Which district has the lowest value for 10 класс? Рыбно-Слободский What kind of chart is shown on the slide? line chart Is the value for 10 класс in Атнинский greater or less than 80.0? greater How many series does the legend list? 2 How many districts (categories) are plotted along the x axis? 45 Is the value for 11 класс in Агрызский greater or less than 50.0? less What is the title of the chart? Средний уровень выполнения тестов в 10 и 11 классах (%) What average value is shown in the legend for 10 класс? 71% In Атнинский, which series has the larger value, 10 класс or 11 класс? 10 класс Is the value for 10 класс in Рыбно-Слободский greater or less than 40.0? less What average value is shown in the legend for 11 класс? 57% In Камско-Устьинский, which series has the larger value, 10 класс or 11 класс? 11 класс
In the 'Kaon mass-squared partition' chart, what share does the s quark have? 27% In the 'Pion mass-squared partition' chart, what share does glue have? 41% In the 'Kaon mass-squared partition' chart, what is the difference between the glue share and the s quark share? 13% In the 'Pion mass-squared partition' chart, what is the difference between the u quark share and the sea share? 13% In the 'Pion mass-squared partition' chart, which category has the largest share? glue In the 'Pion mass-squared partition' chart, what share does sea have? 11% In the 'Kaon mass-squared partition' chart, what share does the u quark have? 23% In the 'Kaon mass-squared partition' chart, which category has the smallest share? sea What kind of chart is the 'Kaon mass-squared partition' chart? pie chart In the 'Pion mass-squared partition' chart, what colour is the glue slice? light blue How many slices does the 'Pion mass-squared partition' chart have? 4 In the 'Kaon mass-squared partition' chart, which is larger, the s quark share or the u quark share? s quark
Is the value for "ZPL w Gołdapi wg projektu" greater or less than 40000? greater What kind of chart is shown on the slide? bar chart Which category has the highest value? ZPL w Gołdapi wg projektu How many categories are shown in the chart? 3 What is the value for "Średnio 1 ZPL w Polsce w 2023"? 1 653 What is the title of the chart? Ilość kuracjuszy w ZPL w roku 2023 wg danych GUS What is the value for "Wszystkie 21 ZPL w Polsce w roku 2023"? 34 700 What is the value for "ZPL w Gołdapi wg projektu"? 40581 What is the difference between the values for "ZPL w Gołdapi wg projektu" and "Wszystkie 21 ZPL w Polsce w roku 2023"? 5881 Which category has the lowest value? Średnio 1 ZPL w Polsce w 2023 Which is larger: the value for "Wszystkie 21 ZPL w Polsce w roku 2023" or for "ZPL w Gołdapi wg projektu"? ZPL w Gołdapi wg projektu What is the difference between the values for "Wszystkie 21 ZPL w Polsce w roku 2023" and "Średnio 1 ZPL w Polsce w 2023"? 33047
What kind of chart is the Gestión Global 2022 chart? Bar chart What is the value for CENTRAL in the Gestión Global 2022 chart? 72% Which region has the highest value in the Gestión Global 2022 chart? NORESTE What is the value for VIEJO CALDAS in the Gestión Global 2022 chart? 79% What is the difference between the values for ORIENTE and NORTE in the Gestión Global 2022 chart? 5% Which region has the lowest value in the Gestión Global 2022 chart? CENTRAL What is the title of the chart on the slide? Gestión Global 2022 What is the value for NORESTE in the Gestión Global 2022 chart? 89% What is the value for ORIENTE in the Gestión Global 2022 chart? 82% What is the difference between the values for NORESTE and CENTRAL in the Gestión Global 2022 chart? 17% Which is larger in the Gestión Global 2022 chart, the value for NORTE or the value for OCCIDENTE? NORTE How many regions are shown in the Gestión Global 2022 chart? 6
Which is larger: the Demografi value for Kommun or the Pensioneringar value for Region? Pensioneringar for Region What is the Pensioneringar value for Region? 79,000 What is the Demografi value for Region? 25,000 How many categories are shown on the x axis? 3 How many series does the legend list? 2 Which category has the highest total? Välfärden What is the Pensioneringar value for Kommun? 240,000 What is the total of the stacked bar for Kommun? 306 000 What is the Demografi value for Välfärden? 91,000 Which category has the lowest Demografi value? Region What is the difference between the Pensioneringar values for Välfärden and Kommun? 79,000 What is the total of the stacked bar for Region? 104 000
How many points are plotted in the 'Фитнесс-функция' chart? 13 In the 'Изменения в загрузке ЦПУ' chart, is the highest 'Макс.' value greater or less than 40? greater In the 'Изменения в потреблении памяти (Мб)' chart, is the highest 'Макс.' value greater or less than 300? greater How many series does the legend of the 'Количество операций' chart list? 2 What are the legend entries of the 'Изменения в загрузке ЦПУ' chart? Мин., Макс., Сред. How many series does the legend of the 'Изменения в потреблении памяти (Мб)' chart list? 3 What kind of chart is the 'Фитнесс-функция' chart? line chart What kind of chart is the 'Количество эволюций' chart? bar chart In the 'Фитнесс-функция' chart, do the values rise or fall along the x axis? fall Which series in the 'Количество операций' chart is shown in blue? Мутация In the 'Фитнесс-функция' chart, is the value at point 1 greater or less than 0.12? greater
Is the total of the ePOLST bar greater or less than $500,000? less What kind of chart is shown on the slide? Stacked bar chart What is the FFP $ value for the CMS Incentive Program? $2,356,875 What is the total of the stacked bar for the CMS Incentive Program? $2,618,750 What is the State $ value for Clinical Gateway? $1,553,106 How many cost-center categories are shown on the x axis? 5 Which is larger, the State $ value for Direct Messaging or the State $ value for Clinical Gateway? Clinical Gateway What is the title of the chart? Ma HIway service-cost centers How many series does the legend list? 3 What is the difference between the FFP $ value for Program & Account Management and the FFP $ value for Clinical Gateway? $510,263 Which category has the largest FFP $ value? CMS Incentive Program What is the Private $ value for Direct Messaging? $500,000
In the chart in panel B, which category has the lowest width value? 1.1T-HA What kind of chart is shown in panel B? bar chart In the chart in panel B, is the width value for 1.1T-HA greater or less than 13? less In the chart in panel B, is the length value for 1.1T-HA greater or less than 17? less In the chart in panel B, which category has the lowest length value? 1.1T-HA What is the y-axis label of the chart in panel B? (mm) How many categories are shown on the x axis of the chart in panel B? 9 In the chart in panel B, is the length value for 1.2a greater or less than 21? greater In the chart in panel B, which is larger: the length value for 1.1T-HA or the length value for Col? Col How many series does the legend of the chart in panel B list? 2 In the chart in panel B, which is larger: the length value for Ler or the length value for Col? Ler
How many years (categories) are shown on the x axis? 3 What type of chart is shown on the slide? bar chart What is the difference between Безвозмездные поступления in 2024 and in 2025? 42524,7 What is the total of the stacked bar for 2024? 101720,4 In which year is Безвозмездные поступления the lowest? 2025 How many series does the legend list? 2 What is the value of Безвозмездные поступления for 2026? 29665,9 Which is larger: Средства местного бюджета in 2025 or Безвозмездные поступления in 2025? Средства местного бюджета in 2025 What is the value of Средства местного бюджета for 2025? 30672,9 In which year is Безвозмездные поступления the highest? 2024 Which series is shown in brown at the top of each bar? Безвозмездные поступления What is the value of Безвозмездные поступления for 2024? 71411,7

● **What the task requires**
Reproduce all nine entries above without any change to their wording, order, or punctuation.

● **Solution for this task**
Which district has the lowest value for 10 класс? Рыбно-Слободский What kind of chart is shown on the slide? line chart Is the value for 10 класс in Атнинский greater or less than 80.0? greater How many series does the legend list? 2 How many districts (categories) are plotted along the x axis? 45 Is the value for 11 класс in Агрызский greater or less than 50.0? less What is the title of the chart? Средний уровень выполнения тестов в 10 и 11 классах (%) What average value is shown in the legend for 10 класс? 71% In Атнинский, which series has the larger value, 10 класс or 11 класс? 10 класс Is the value for 10 класс in Рыбно-Слободский greater or less than 40.0? less What average value is shown in the legend for 11 класс? 57% In Камско-Устьинский, which series has the larger value, 10 класс or 11 класс? 11 класс
In the 'Kaon mass-squared partition' chart, what share does the s quark have? 27% In the 'Pion mass-squared partition' chart, what share does glue have? 41% In the 'Kaon mass-squared partition' chart, what is the difference between the glue share and the s quark share? 13% In the 'Pion mass-squared partition' chart, what is the difference between the u quark share and the sea share? 13% In the 'Pion mass-squared partition' chart, which category has the largest share? glue In the 'Pion mass-squared partition' chart, what share does sea have? 11% In the 'Kaon mass-squared partition' chart, what share does the u quark have? 23% In the 'Kaon mass-squared partition' chart, which category has the smallest share? sea What kind of chart is the 'Kaon mass-squared partition' chart? pie chart In the 'Pion mass-squared partition' chart, what colour is the glue slice? light blue How many slices does the 'Pion mass-squared partition' chart have? 4 In the 'Kaon mass-squared partition' chart, which is larger, the s quark share or the u quark share? s quark
Is the value for "ZPL w Gołdapi wg projektu" greater or less than 40000? greater What kind of chart is shown on the slide? bar chart Which category has the highest value? ZPL w Gołdapi wg projektu How many categories are shown in the chart? 3 What is the value for "Średnio 1 ZPL w Polsce w 2023"? 1 653 What is the title of the chart? Ilość kuracjuszy w ZPL w roku 2023 wg danych GUS What is the value for "Wszystkie 21 ZPL w Polsce w roku 2023"? 34 700 What is the value for "ZPL w Gołdapi wg projektu"? 40581 What is the difference between the values for "ZPL w Gołdapi wg projektu" and "Wszystkie 21 ZPL w Polsce w roku 2023"? 5881 Which category has the lowest value? Średnio 1 ZPL w Polsce w 2023 Which is larger: the value for "Wszystkie 21 ZPL w Polsce w roku 2023" or for "ZPL w Gołdapi wg projektu"? ZPL w Gołdapi wg projektu What is the difference between the values for "Wszystkie 21 ZPL w Polsce w roku 2023" and "Średnio 1 ZPL w Polsce w 2023"? 33047
What kind of chart is the Gestión Global 2022 chart? Bar chart What is the value for CENTRAL in the Gestión Global 2022 chart? 72% Which region has the highest value in the Gestión Global 2022 chart? NORESTE What is the value for VIEJO CALDAS in the Gestión Global 2022 chart? 79% What is the difference between the values for ORIENTE and NORTE in the Gestión Global 2022 chart? 5% Which region has the lowest value in the Gestión Global 2022 chart? CENTRAL What is the title of the chart on the slide? Gestión Global 2022 What is the value for NORESTE in the Gestión Global 2022 chart? 89% What is the value for ORIENTE in the Gestión Global 2022 chart? 82% What is the difference between the values for NORESTE and CENTRAL in the Gestión Global 2022 chart? 17% Which is larger in the Gestión Global 2022 chart, the value for NORTE or the value for OCCIDENTE? NORTE How many regions are shown in the Gestión Global 2022 chart? 6
Which is larger: the Demografi value for Kommun or the Pensioneringar value for Region? Pensioneringar for Region What is the Pensioneringar value for Region? 79,000 What is the Demografi value for Region? 25,000 How many categories are shown on the x axis? 3 How many series does the legend list? 2 Which category has the highest total? Välfärden What is the Pensioneringar value for Kommun? 240,000 What is the total of the stacked bar for Kommun? 306 000 What is the Demografi value for Välfärden? 91,000 Which category has the lowest Demografi value? Region What is the difference between the Pensioneringar values for Välfärden and Kommun? 79,000 What is the total of the stacked bar for Region? 104 000
How many points are plotted in the 'Фитнесс-функция' chart? 13 In the 'Изменения в загрузке ЦПУ' chart, is the highest 'Макс.' value greater or less than 40? greater In the 'Изменения в потреблении памяти (Мб)' chart, is the highest 'Макс.' value greater or less than 300? greater How many series does the legend of the 'Количество операций' chart list? 2 What are the legend entries of the 'Изменения в загрузке ЦПУ' chart? Мин., Макс., Сред. How many series does the legend of the 'Изменения в потреблении памяти (Мб)' chart list? 3 What kind of chart is the 'Фитнесс-функция' chart? line chart What kind of chart is the 'Количество эволюций' chart? bar chart In the 'Фитнесс-функция' chart, do the values rise or fall along the x axis? fall Which series in the 'Количество операций' chart is shown in blue? Мутация In the 'Фитнесс-функция' chart, is the value at point 1 greater or less than 0.12? greater
Is the total of the ePOLST bar greater or less than $500,000? less What kind of chart is shown on the slide? Stacked bar chart What is the FFP $ value for the CMS Incentive Program? $2,356,875 What is the total of the stacked bar for the CMS Incentive Program? $2,618,750 What is the State $ value for Clinical Gateway? $1,553,106 How many cost-center categories are shown on the x axis? 5 Which is larger, the State $ value for Direct Messaging or the State $ value for Clinical Gateway? Clinical Gateway What is the title of the chart? Ma HIway service-cost centers How many series does the legend list? 3 What is the difference between the FFP $ value for Program & Account Management and the FFP $ value for Clinical Gateway? $510,263 Which category has the largest FFP $ value? CMS Incentive Program What is the Private $ value for Direct Messaging? $500,000
In the chart in panel B, which category has the lowest width value? 1.1T-HA What kind of chart is shown in panel B? bar chart In the chart in panel B, is the width value for 1.1T-HA greater or less than 13? less In the chart in panel B, is the length value for 1.1T-HA greater or less than 17? less In the chart in panel B, which category has the lowest length value? 1.1T-HA What is the y-axis label of the chart in panel B? (mm) How many categories are shown on the x axis of the chart in panel B? 9 In the chart in panel B, is the length value for 1.2a greater or less than 21? greater In the chart in panel B, which is larger: the length value for 1.1T-HA or the length value for Col? Col How many series does the legend of the chart in panel B list? 2 In the chart in panel B, which is larger: the length value for Ler or the length value for Col? Ler
How many years (categories) are shown on the x axis? 3 What type of chart is shown on the slide? bar chart What is the difference between Безвозмездные поступления in 2024 and in 2025? 42524,7 What is the total of the stacked bar for 2024? 101720,4 In which year is Безвозмездные поступления the lowest? 2025 How many series does the legend list? 2 What is the value of Безвозмездные поступления for 2026? 29665,9 Which is larger: Средства местного бюджета in 2025 or Безвозмездные поступления in 2025? Средства местного бюджета in 2025 What is the value of Средства местного бюджета for 2025? 30672,9 In which year is Безвозмездные поступления the highest? 2024 Which series is shown in brown at the top of each bar? Безвозмездные поступления What is the value of Безвозмездные поступления for 2024? 71411,7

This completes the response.